--- START Extracted records ---

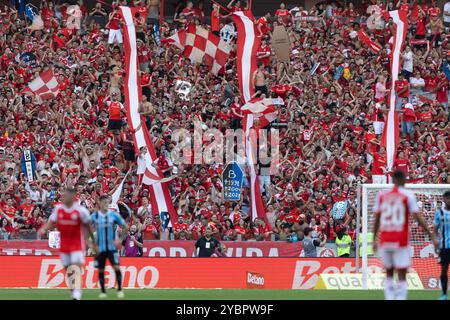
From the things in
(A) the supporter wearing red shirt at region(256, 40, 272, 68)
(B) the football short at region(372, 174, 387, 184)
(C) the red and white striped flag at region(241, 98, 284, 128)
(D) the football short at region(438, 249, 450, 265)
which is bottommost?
(D) the football short at region(438, 249, 450, 265)

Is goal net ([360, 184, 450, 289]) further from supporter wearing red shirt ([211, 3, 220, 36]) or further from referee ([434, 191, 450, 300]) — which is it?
supporter wearing red shirt ([211, 3, 220, 36])

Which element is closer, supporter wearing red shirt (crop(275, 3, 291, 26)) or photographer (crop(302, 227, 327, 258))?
photographer (crop(302, 227, 327, 258))

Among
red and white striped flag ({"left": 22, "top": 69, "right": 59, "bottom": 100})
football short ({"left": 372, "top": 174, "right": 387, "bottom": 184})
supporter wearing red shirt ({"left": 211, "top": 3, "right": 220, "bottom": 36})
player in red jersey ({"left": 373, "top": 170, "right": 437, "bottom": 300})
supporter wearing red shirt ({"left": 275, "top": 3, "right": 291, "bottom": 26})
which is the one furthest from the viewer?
supporter wearing red shirt ({"left": 275, "top": 3, "right": 291, "bottom": 26})

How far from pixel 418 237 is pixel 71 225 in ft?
36.0

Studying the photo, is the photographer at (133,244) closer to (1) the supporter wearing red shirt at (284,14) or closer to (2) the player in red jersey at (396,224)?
(1) the supporter wearing red shirt at (284,14)

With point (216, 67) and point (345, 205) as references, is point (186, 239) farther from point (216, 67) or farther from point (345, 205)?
point (216, 67)

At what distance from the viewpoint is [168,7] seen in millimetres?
41531

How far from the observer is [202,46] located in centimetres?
3431

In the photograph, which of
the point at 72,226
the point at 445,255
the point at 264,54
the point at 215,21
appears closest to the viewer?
the point at 72,226

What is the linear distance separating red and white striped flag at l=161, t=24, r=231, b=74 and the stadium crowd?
1.62ft

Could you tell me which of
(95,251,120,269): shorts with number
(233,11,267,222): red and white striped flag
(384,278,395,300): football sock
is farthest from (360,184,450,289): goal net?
(384,278,395,300): football sock

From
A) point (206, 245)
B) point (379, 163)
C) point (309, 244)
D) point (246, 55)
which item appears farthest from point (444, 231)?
point (246, 55)

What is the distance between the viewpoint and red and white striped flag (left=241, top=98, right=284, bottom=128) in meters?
30.8

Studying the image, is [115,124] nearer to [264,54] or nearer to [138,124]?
[138,124]
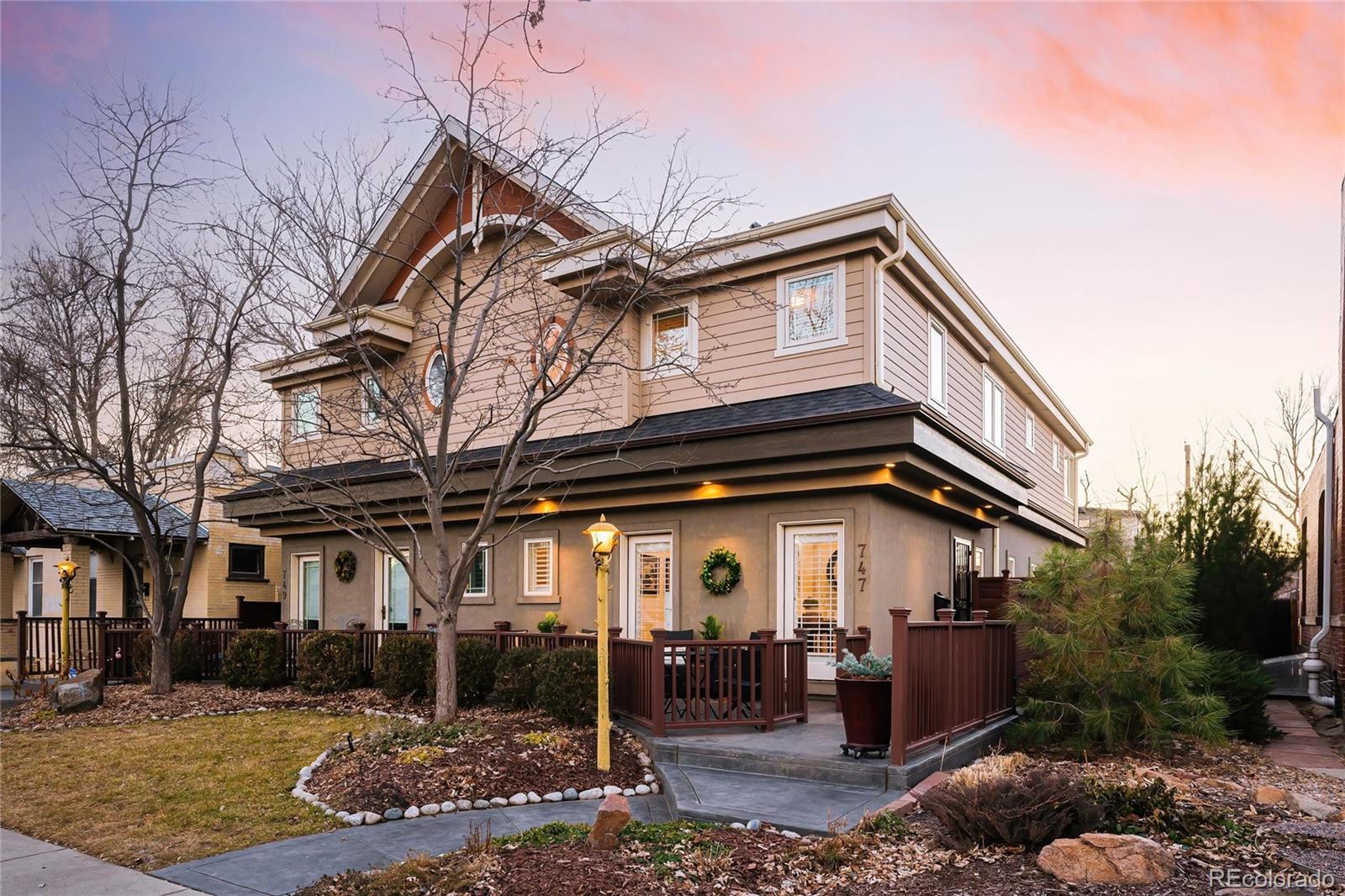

--- END Extracted records ---

→ **Problem description**: Write out, word for word, the entries from the line containing "Studying the image, is" through the end of the entries, including both ends. Leave the pictures out of your answer.

→ **Exercise result**:
Studying the image, is [115,124] nearer to [264,54] or nearer to [138,124]?
[138,124]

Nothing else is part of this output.